Shares of interactive fitness platform Peloton (PTON) soared in February on speculation that the firm could be acquired by other companies that seek to get a foothold in the fitness equipment market. Multiple companies were named as potential suitors, including Amazon (AMZN), Apple (AAPL), or NIKE (NKE). As is often the case with takeover rumors, they don’t materialize. Peloton is unlikely to be acquired and investors may want to sell shares in the company as long as the price is high!
Peloton has more than just one problem
Peloton’s business is fundamentally challenged as the COVID-19 pandemic winds down and the fitness brand has suffered declining sales growth related to its fitness equipment lately. While sales blew up at the beginning of the COVID-19 pandemic as gyms were forced to close their doors, the fitness platform has struggled to generate sales growth in recent quarters. With people going back to work and gyms gradually opening up again, material headwinds for the company are affecting the financial outlook for Peloton.
In the second quarter, Peloton saw a slight upward bounce in revenues to $1.13B, but total revenues still grew only 6% year over year. Connected fitness revenues dropped 8% year over year to $796.4M due to strong year-over-year comparisons and slowing product demand related to equipment price increases. Peloton’s connected fitness revenues include chiefly sales from hardware equipment, like the company’s exercise bikes and treadmills.
Starting at the end of January, Peloton is now also charging delivery and installation fees for its fitness equipment which effectively acts as a price increase. The increase in pricing ranged from $250 for Peloton’s bikes to $350 for the treadmill base model. Peloton raised product prices between 14-17%, which is likely to further slow demand for fitness equipment in the third quarter.

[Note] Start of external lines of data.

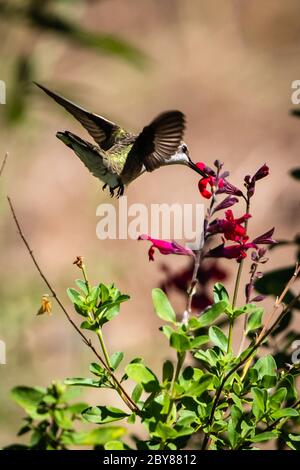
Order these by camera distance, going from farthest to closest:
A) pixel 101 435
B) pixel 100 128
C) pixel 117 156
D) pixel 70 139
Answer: pixel 100 128 → pixel 117 156 → pixel 70 139 → pixel 101 435

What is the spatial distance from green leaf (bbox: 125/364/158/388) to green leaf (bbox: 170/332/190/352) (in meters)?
0.12

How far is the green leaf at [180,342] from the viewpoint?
1.29m

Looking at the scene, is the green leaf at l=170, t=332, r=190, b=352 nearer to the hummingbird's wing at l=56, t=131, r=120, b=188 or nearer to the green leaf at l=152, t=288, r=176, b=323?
the green leaf at l=152, t=288, r=176, b=323

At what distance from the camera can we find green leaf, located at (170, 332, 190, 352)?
1286mm

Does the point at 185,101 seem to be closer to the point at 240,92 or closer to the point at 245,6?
the point at 240,92

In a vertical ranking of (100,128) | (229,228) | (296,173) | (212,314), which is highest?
(100,128)

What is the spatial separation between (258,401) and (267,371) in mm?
74

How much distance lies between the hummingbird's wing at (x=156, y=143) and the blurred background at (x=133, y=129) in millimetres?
195

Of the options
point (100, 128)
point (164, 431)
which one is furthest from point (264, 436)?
point (100, 128)

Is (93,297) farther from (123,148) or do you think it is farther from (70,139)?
(123,148)

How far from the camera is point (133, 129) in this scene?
5.58 m

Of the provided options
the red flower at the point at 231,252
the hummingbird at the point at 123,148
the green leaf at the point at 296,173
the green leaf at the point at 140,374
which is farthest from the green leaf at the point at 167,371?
the green leaf at the point at 296,173

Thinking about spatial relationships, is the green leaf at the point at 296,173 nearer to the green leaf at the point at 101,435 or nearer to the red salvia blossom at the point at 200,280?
the red salvia blossom at the point at 200,280
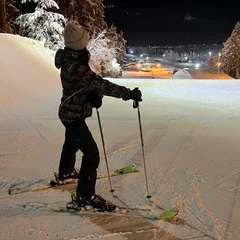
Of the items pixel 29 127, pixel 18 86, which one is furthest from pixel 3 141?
pixel 18 86

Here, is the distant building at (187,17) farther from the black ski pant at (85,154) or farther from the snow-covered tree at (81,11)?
the black ski pant at (85,154)

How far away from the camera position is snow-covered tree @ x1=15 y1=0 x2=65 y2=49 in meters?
20.6

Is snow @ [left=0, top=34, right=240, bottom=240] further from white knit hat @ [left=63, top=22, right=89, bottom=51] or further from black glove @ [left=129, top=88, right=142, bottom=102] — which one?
white knit hat @ [left=63, top=22, right=89, bottom=51]

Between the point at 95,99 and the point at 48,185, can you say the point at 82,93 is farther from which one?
the point at 48,185

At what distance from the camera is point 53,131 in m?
6.46

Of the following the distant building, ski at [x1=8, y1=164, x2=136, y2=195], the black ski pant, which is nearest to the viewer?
the black ski pant

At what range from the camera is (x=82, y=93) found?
3.21 metres

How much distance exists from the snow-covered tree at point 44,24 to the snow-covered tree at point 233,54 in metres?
37.0

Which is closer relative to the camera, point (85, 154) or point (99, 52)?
point (85, 154)

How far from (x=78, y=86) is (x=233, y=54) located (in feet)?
173

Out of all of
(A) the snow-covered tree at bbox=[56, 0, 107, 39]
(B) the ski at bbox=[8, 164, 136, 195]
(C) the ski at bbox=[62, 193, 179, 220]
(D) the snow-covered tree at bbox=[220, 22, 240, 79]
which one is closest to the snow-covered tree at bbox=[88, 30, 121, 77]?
(A) the snow-covered tree at bbox=[56, 0, 107, 39]

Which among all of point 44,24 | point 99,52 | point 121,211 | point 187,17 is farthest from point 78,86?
point 187,17

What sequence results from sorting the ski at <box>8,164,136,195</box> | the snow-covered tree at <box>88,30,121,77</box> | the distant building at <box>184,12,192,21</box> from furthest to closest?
the distant building at <box>184,12,192,21</box> → the snow-covered tree at <box>88,30,121,77</box> → the ski at <box>8,164,136,195</box>

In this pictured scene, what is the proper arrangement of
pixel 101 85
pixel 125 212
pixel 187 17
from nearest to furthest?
pixel 101 85 → pixel 125 212 → pixel 187 17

Besides a challenged top line, Peloton is still not profitable, in part due to high operating costs. Year-to-date losses accumulate to a massive $815.3M, about half of which was contributed by the second quarter. Peloton is still losing money hand over fist with its business model and the firm is highly unlikely to post a profit in FY 2023.
FY 2022 guidance disappoints
The guidance for FY 2022 is getting worse and worse for Peloton. In 2021, the fitness company submitted its initial guidance for FY 2022 with expectations of 3.63M connected fitness subscriptions and $5.4B in revenues. In the first quarter, Peloton already refreshed its outlook and submitted a new guidance that called for only 3.35M to 3.45M connected fitness subscriptions by the end of the year and between $4.4B and $4.8B in total revenues (equipment sales and subscriptions). In February, the guidance was lowered again and Peloton guided for just 3.0M connected fitness subscriptions and between $3.7B to $3.8B in total revenues. In FY 2021, Peloton generated revenues from the sale of hardware and subscriptions totaling $4.0B. The latest guidance implies that Peloton for the first time ever is going to see a year-over-year decline in revenues of approximately $200M to $300M.
Structural business changes
In response to declining top line growth and another downgrade in the firm’s FY 2022 guidance, the fitness brand announced an overhaul of its business strategy which includes the use of third-party manufacturers for its hardware. The company is also laying off 2,800 positions globally, which will further help to lower operating expenses. Capital expenditures are set to be reduced. The company’s CEO also stepped down. Whether or not Peloton can restructure its business or not depends on many different factors including how profoundly the pandemic changed the exercise behavior of customers and how product price increases affect Peloton’s future equipment sales. The current business trends are still negative and expose investors to big risks.
A way out of Peloton for investors could be the ongoing speculation about a potential takeover. Peloton has been rumored to be an acquisition target with companies like Amazon, Apple, or NIKE allegedly being interested in the fitness equipment maker. Peloton soared as rumors were already reported, but shares have started to fade off of recent highs as the company itself dismissed the possibility of a sale. There is still an opportunity for investors to sell the rumor-driven spike in Peloton’s valuation.
Risks with Peloton
Peloton’s business is facing material revenue headwinds and the guidance for FY 2022 has been lowered again in February. The brand company is pushing back against unfavorable business trends, but the combination of slowing or negative revenue growth and large losses is concerning. If Peloton doesn’t stop the bleeding in its hardware business, the fitness brand faces a further erosion of its revenue and customer base.
There is still time to sell the bounce. There seems to be nothing material about the takeover rumors and that’s why Peloton’s stock price has started to slide. The brand faces long-term revenue and profitability challenges and the end of the pandemic is only going to accelerate the current business trends. Shares of Peloton will have a very hard time to power higher from here, considering that the company is still losing so much money and reportedly not interested in a takeover. As long as acquisition rumors are present in the market, investors may want to take advantage of them and sell Peloton!